La Procura della Corte dei Conti chiede la condanna del Cda del Galliera, Bagnasco compreso

La vicenda riguarda la compravendita di un immobile per il progetto “Nuovo Galliera” avvenuta nel 2017 e coinvolge i componenti del consiglio di amministrazione al momento dell’approvazione. Oltre all’ex arcivescovo spicca, tra i nomi illustri, quello di Giuseppe Zampini, ad di Ansaldo Energia, all’epoca presidente di Confindustria

Per il cardinale Angelo Bagnasco, presidente in quanto arcivescovo pro tempore della città di Genova (oggi sostituito dal nuovo arcivescovo, monsignor Marco Tasca) e tutti gli altri membri del cda l’ipotesi è di danno erariale allo Stato per la valutazione del valore e l’acquisto di un immobile commerciale (un bar) ritenuto necessario per la realizzazione del progetto del nuovo Galliera. Per la Procura della Corte dei conti l’immobile in questione «poteva rivelarsi inutile» oltre a essere «non nella piena disponibilità dell’acquirente»: il locale è ancora concesso in comodato gratuito al titolare del bar.
Tutte i soggetti in causa sono stati sentiti dal Collegio giudicante della Sezione Ligure della Corte dei Conti. Per la valutazione della Corte dei Conti, quello stabile valeva da un minimo di 100 a un massimo di 150 mila euro. Ma, nel luglio 2017, ai tempi della delibera del Cda, la valutazione che fu fatta fu di 450 mila euro e il prezzo pagato di 300 mila euro, almeno 150 mila euro in più – circa il doppio – rispetto alla valutazione del prezzo di mercato determinato dalla Corte dei Conti attraverso le indagini della Guardia di Finanza.
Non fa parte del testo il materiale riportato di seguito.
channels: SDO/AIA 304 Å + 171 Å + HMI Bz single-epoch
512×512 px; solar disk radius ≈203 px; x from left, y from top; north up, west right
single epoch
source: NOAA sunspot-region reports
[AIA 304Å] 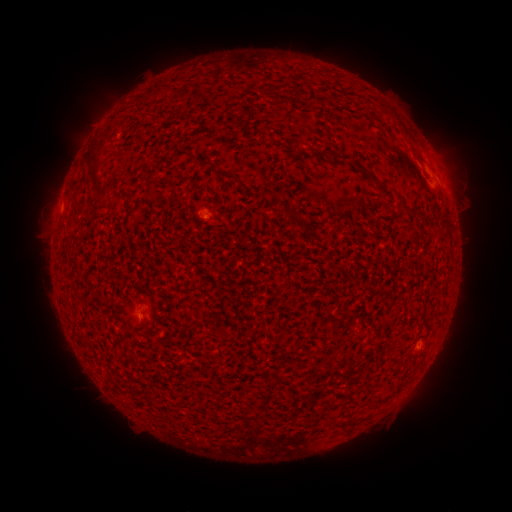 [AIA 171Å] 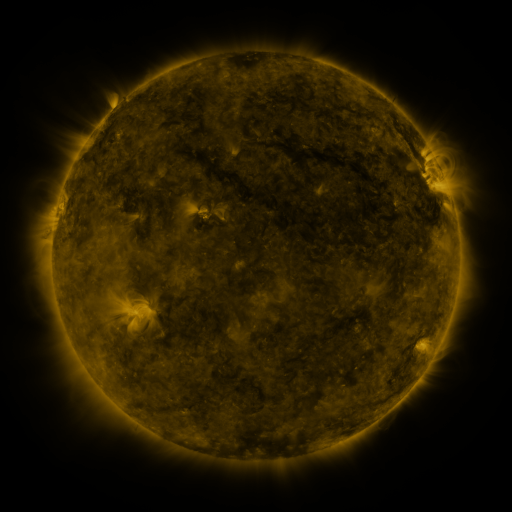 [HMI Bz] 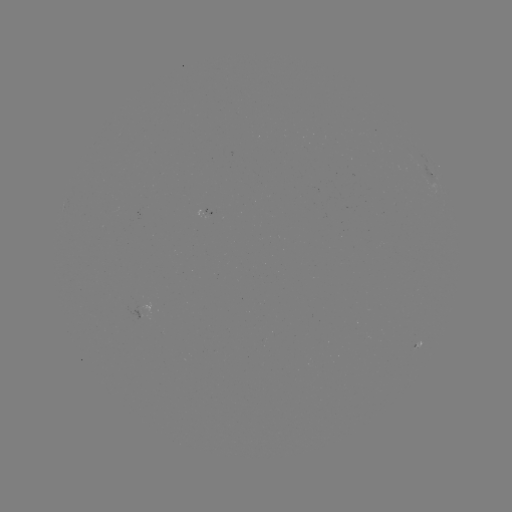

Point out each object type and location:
spotted active region: (431, 174)
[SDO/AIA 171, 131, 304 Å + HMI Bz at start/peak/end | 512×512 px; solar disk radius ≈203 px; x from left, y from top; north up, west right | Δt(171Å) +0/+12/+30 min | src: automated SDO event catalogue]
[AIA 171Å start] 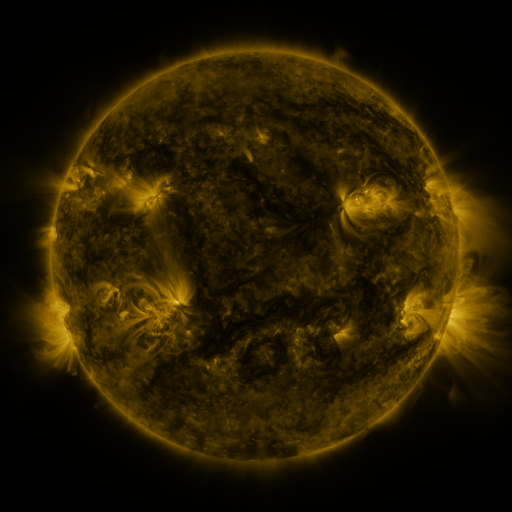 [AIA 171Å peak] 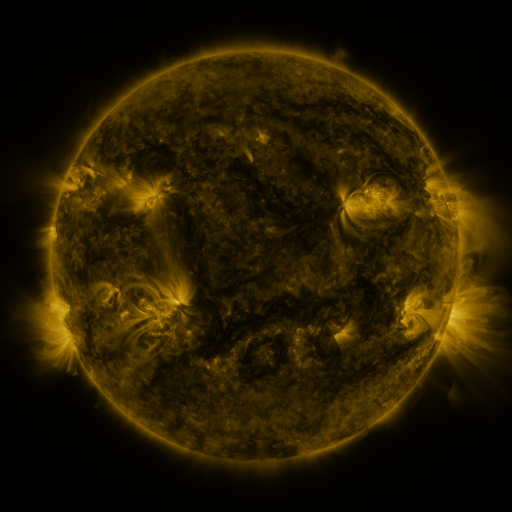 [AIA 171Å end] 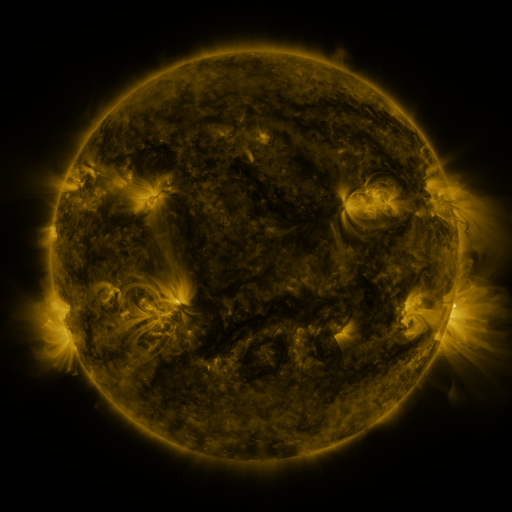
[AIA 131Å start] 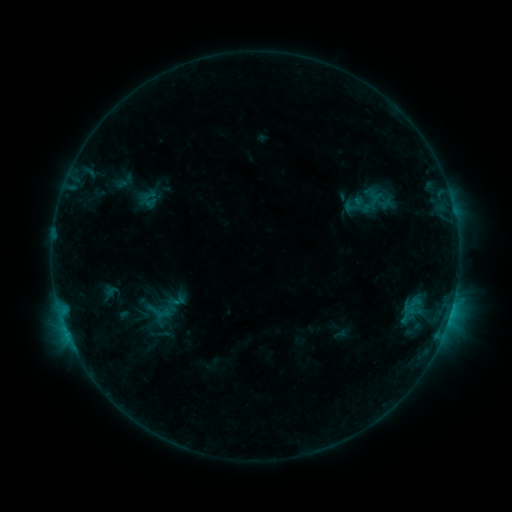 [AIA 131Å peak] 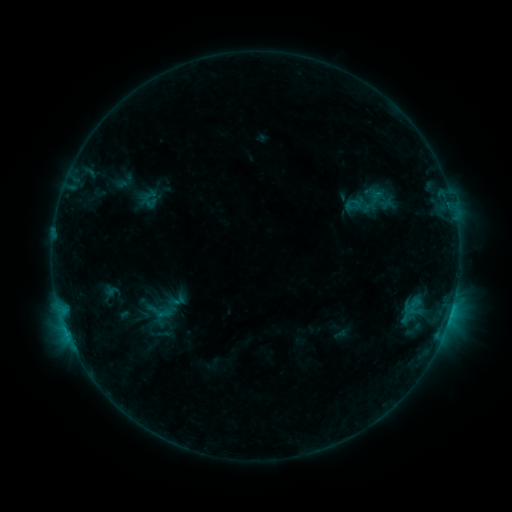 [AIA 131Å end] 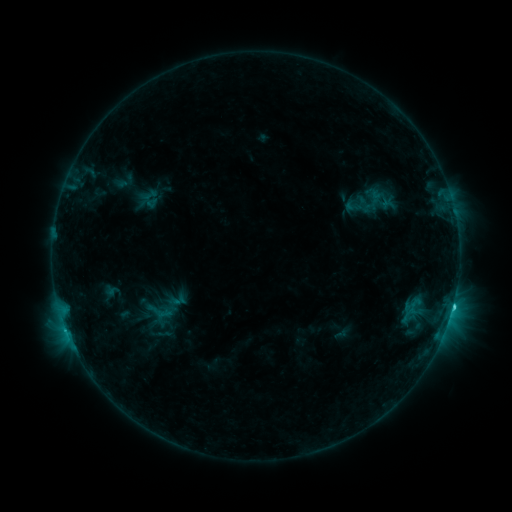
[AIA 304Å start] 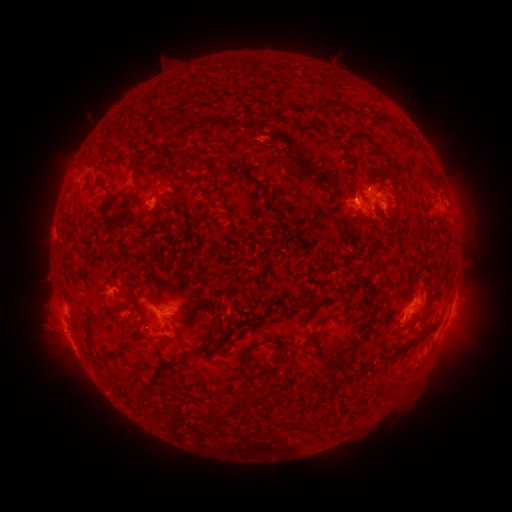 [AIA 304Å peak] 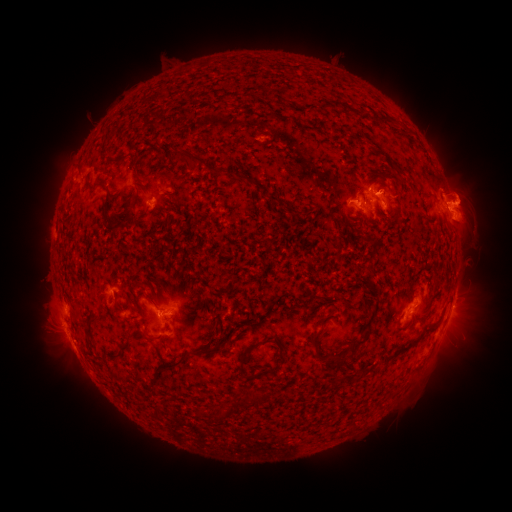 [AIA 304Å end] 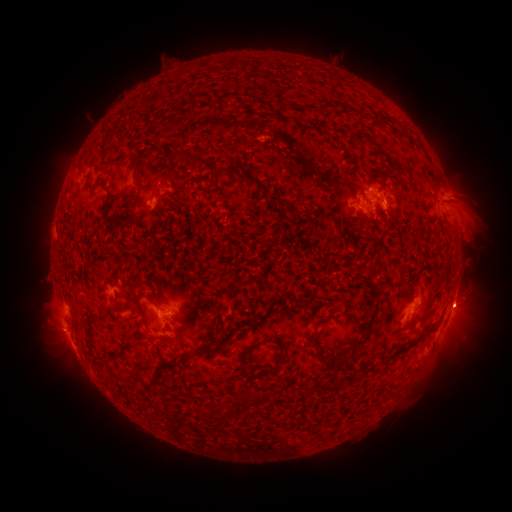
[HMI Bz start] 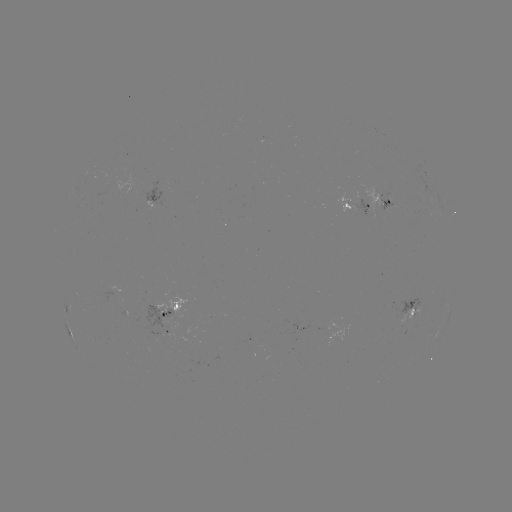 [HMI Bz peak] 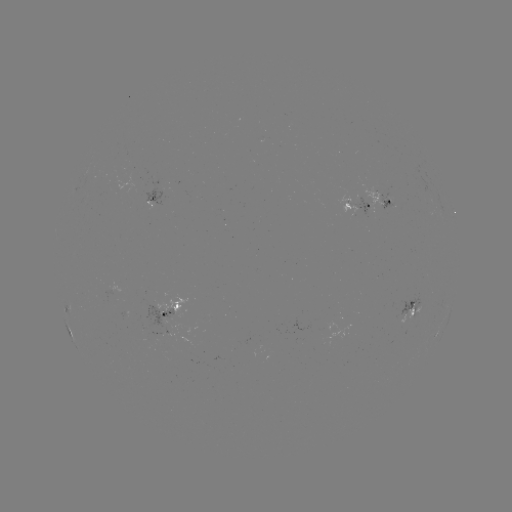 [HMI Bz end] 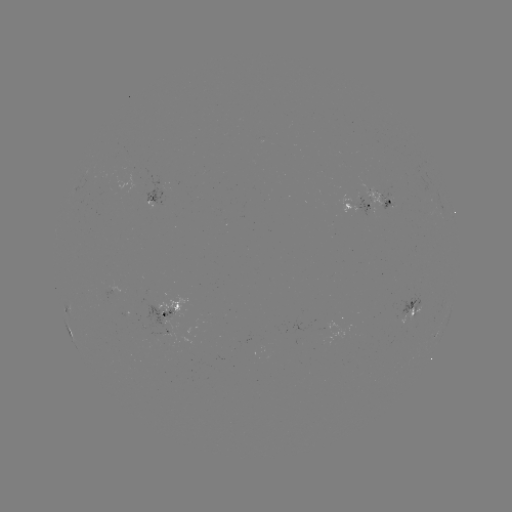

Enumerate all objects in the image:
eruption: (463, 205)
A tanto ammonterebbe il danno erariale ipotizzato dalla Procura della Corte dei Conti che ha chiesto la condanna. Lo rivela oggi il quotidiano “La Repubblica” secondo il quale la Procura ha chiesto la condanna per tutti i componenti del Cda dell’epoca e, cioè, oltre che per Bagnasco, per: il vice presidente del cda Giuseppe Zampini, ad di Ansaldo Energia; Luca Beltrametti, professore ordinario di Economia all’Università di Genova; Andrea Iunca, ex Priore del Magistrato di Misericordia; il direttore generale del Galliera Adriano Lagostena; l’avvocato Ernesto Lavatelli; l’ex direttore sanitario del Galliera Giuliano Lo Pinto; Luca Parodi, dirigente della Regione; Pietro Pongiglione, ex presidente dell’ospedale Gaslini; l’ex Prefetto Giuseppe Romano; l’ingegnere Ugo Salerno, ad del Rina; l’ingegnere Lorenzo Serra; Roberto Tramalloni, direttore sanitario della clinica Montallegro; l’ex assessore comunale Paolo Veardo e il docente di Economia Roberto Viale.